Personal information
- Born: October 24, 1988 (age 36) Atlanta, Georgia, U.S.
- Height: 6 ft 0 in (1.83 m)
- Weight: 180 lb (82 kg)

Career information
- High school: Marietta (GA) Wheeler
- College: Fort Valley State
- NFL draft: 2014: undrafted

Career history
- Seattle Seahawks (2014)*; Washington Redskins (2014–2015)*; Hamilton Tiger-Cats (2016)*; Los Angeles KISS (2016); Tampa Bay Storm (2017)*; Baltimore Brigade (2017); Washington Valor (2019);
- * Offseason and/or practice squad member only

Awards and highlights
- HBCU All-American (2013); First-team All-SIAC (2013);

Career Arena League statistics
- Total tackles: 33.5
- Pass deflections: 3
- Stats at ArenaFan.com
- Stats at Pro Football Reference

= Trey Wolfe =

American football player (born 1988)

Thomas Wolfe III (born October 24, 1988) is an American former football defensive back.
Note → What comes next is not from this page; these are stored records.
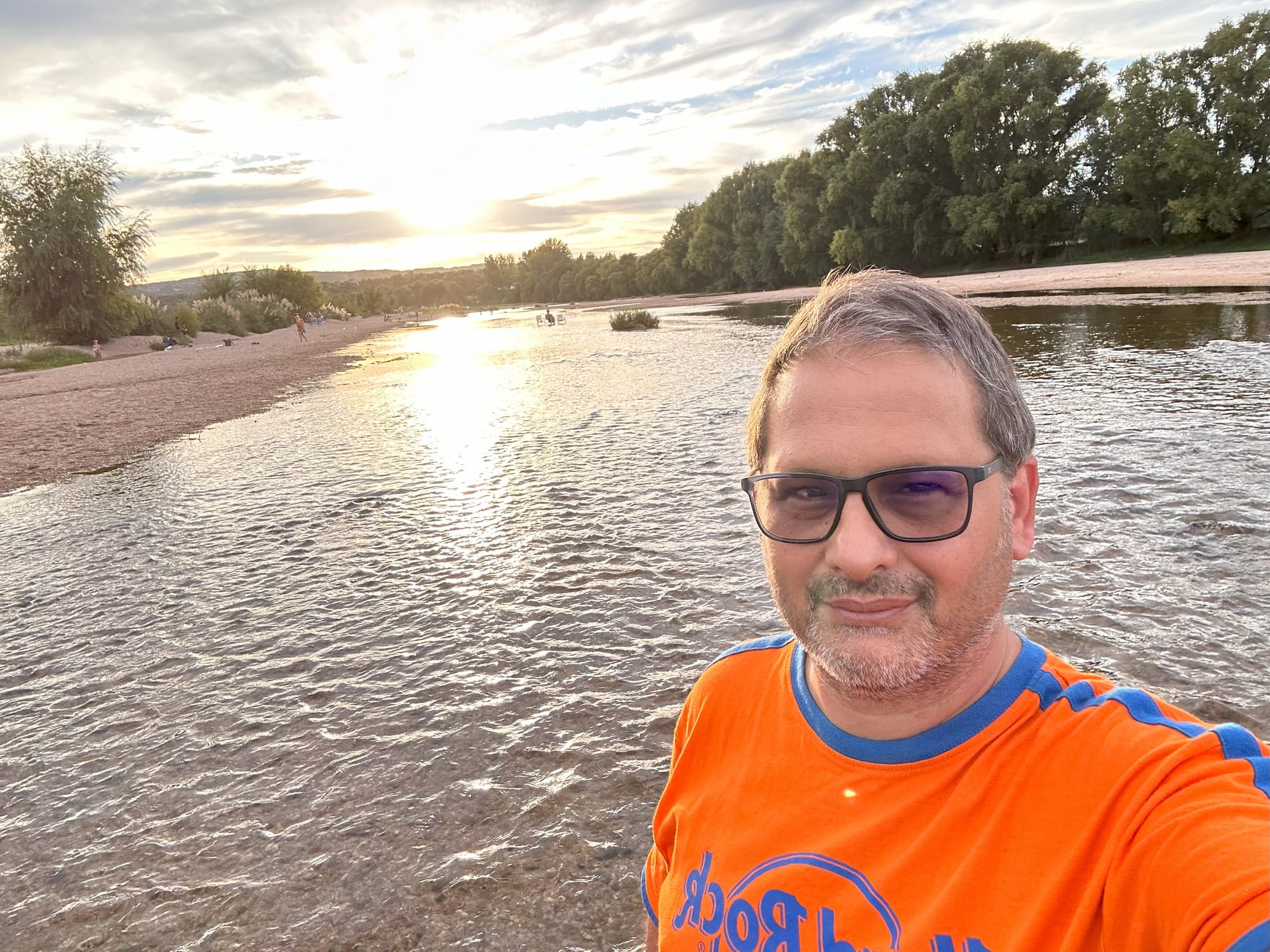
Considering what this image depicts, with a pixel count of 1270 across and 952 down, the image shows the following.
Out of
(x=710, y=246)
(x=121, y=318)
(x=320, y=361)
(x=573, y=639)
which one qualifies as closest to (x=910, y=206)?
(x=710, y=246)

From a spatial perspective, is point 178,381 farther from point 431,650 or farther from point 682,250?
point 682,250

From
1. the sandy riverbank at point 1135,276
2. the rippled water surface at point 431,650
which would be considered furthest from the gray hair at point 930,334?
the sandy riverbank at point 1135,276

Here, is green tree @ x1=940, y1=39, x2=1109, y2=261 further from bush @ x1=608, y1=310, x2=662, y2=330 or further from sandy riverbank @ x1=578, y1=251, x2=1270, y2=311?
bush @ x1=608, y1=310, x2=662, y2=330

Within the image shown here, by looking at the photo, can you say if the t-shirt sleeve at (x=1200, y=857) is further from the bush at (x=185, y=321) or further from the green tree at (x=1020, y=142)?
the bush at (x=185, y=321)

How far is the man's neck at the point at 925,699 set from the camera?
151cm

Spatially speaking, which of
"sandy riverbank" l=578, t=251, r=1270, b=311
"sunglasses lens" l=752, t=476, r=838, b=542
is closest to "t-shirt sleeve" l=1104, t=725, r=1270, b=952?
"sunglasses lens" l=752, t=476, r=838, b=542

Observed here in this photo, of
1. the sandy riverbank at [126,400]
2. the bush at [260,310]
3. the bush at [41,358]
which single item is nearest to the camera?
the sandy riverbank at [126,400]

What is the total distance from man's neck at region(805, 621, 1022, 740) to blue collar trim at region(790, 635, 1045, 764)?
0.10ft

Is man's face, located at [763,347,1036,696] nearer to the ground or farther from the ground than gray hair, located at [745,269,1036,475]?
nearer to the ground

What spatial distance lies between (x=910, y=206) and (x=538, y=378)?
46.8 m

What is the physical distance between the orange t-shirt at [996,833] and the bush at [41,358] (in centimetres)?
4682

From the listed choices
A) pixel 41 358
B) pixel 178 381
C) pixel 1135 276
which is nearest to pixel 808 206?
pixel 1135 276

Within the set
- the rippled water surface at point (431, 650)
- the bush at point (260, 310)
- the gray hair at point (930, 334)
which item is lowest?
the rippled water surface at point (431, 650)

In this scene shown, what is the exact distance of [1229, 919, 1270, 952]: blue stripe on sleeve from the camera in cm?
105
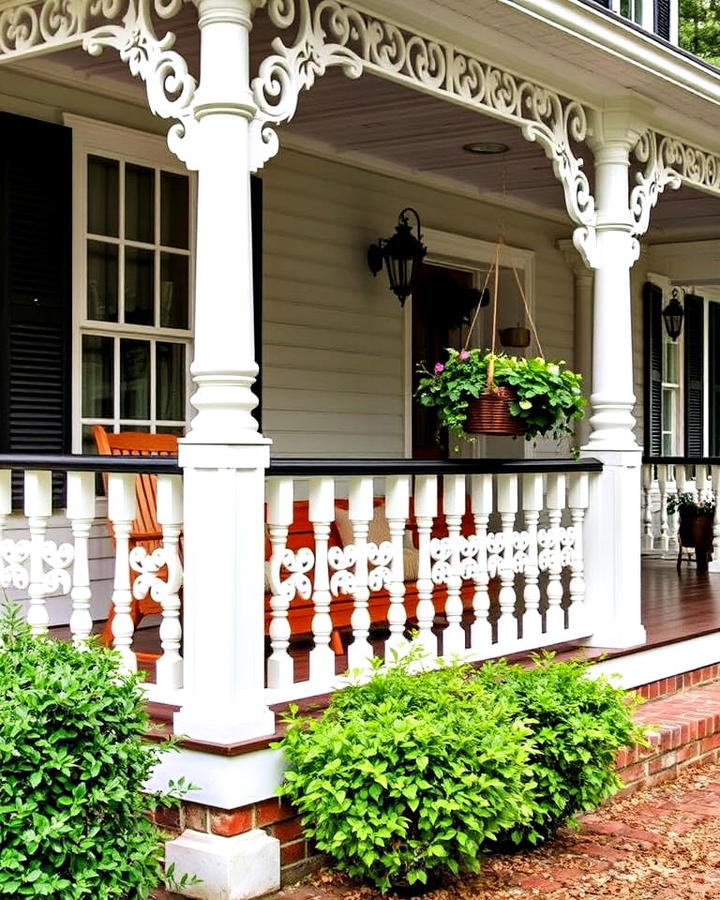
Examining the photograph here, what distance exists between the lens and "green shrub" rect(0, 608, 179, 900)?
135 inches

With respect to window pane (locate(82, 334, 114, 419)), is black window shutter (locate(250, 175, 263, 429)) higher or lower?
higher

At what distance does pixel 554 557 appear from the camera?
19.6 ft

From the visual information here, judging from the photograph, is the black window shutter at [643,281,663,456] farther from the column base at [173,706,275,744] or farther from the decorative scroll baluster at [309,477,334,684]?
the column base at [173,706,275,744]

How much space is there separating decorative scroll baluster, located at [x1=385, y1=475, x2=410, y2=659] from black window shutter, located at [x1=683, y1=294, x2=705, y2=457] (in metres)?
7.18

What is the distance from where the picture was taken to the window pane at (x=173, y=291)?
263 inches

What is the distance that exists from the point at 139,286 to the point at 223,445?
A: 98.3 inches

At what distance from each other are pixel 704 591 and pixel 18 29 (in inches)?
213

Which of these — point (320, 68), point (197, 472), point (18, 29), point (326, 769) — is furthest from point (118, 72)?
point (326, 769)

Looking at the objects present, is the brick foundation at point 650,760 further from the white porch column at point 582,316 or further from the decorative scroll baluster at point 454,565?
the white porch column at point 582,316

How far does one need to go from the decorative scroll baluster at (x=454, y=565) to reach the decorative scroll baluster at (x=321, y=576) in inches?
28.2

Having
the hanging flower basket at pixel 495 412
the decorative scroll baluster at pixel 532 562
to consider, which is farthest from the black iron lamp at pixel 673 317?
the hanging flower basket at pixel 495 412

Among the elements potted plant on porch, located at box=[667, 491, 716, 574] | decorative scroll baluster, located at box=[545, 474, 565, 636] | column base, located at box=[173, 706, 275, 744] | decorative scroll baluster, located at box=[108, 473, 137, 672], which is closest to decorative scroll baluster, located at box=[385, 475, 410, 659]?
column base, located at box=[173, 706, 275, 744]

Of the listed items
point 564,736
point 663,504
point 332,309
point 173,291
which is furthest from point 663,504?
point 564,736

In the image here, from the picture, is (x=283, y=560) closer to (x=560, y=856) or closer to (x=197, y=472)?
(x=197, y=472)
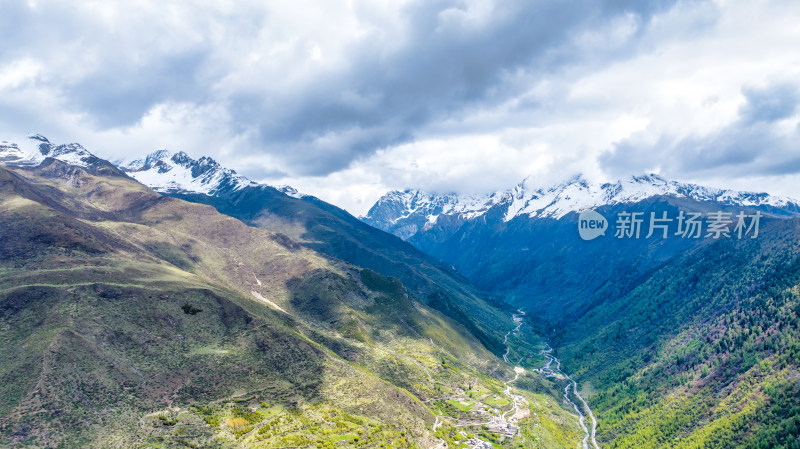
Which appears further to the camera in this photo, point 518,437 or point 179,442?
point 518,437

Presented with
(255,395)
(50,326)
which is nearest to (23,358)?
(50,326)

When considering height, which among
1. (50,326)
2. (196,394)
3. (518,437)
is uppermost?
(50,326)

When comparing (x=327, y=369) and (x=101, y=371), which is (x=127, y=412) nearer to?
(x=101, y=371)

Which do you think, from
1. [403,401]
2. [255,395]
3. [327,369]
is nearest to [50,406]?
[255,395]

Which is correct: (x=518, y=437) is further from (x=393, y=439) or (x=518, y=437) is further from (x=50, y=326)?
(x=50, y=326)

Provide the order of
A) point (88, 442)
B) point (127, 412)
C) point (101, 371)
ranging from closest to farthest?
point (88, 442) → point (127, 412) → point (101, 371)

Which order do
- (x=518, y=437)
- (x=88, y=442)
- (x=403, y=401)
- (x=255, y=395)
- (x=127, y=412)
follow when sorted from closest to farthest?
1. (x=88, y=442)
2. (x=127, y=412)
3. (x=255, y=395)
4. (x=403, y=401)
5. (x=518, y=437)

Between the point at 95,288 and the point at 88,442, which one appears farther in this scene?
the point at 95,288

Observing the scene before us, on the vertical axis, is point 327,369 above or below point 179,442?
above

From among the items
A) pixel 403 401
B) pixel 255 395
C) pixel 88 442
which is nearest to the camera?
pixel 88 442

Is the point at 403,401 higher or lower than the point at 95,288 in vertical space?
lower

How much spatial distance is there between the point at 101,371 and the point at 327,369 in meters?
74.0

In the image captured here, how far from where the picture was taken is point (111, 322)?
159m

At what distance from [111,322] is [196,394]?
4384 cm
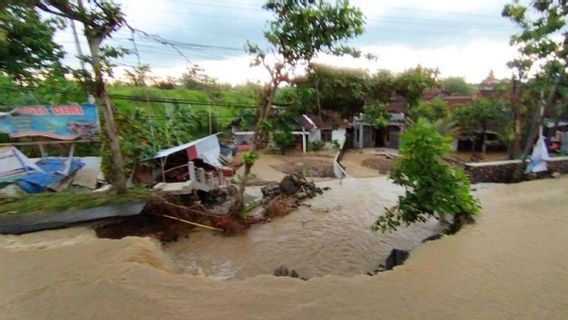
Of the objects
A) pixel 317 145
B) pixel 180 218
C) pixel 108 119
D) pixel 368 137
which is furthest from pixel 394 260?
pixel 368 137

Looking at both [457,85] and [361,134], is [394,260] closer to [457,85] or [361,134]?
Answer: [361,134]

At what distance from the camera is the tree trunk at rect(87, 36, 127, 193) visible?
8617 millimetres

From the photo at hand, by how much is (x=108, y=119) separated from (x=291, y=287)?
6860 millimetres

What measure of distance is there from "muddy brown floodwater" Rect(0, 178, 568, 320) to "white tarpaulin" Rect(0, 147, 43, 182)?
3087mm

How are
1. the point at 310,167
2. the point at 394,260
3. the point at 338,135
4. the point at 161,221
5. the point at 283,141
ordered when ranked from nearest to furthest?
the point at 394,260 → the point at 161,221 → the point at 310,167 → the point at 283,141 → the point at 338,135

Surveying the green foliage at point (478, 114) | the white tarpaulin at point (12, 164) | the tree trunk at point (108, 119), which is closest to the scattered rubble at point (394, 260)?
the tree trunk at point (108, 119)

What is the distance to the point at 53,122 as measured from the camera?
10328mm

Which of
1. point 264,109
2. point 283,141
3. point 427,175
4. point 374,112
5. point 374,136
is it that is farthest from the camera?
point 374,136

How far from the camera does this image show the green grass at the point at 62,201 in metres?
8.95

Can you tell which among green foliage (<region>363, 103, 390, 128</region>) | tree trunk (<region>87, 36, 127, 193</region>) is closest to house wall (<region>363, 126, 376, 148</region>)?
green foliage (<region>363, 103, 390, 128</region>)

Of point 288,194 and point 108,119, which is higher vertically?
point 108,119

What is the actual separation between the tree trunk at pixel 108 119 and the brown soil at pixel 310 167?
13763mm

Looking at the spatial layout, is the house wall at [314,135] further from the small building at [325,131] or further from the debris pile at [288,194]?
the debris pile at [288,194]

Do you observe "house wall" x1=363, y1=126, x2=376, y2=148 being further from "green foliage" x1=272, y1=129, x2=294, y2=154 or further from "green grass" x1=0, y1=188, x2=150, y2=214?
"green grass" x1=0, y1=188, x2=150, y2=214
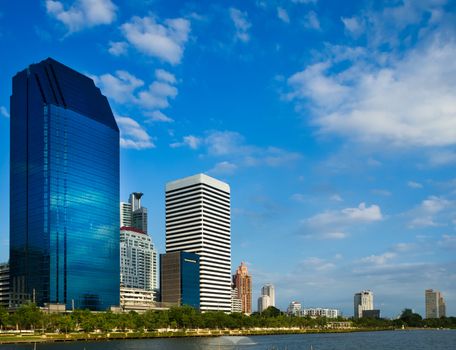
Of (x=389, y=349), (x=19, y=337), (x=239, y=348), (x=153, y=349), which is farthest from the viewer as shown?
(x=19, y=337)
He played college football at Fort Valley State University and attended Joseph Wheeler High School in Marietta, Georgia.

==Early life==
Wolfe attended Joseph Wheeler High School where he starred football, basketball, and baseball.

==College career==
Wolfe played for the Reedley Tigers from 2007 to 2009. Wolfe transferred to Midwestern State played in 2010 with the Mustangs before he tore his Achilles tendon. Wolfe played for the Fort Valley State Wildcats in 2013. He played in 12 games during his career including 9 starts at cornerback. Wolfe was named a First-team All-Southern Intercollegiate Athletic Conference selection and HBCU All-American following the 2013 season.

==Professional career==

===Seattle Seahawks===
Wolfe signed with the Seattle Seahawks as an undrafted free agent. Wolfe was waived on August 6, 2014. Wolfe was re-signed on August 10, 2014 and waived again on August 25.

===Washington Redskins===
Wolfe was signed to the Washington Redskins practice squad on November 26, 2014. He was waived on May 4, 2015. Wolfe was re-signed by the Redskins on May 28, 2015.

===Hamilton Tiger-Cats===
Wolfe was signed by the Hamilton Tiger-Cats on May 28, 2016. He was waived on June 20, 2016.

===Los Angeles KISS===
On July 7, 2016, Wolfe was assigned to the Los Angeles KISS.

===Tampa Bay Storm===
On October 14, 2016, Wolfe was assigned to the Tampa Bay Storm. On January 5, 2017, Wolfe had his rookie option exercised by the Storm.

===Baltimore Brigade===
On February 24, 2017, Wolfe was traded to the Baltimore Brigade for claim order positioning and future considerations.

===Washington Valor===
On April 2, 2019, Wolfe was assigned to the Washington Valor.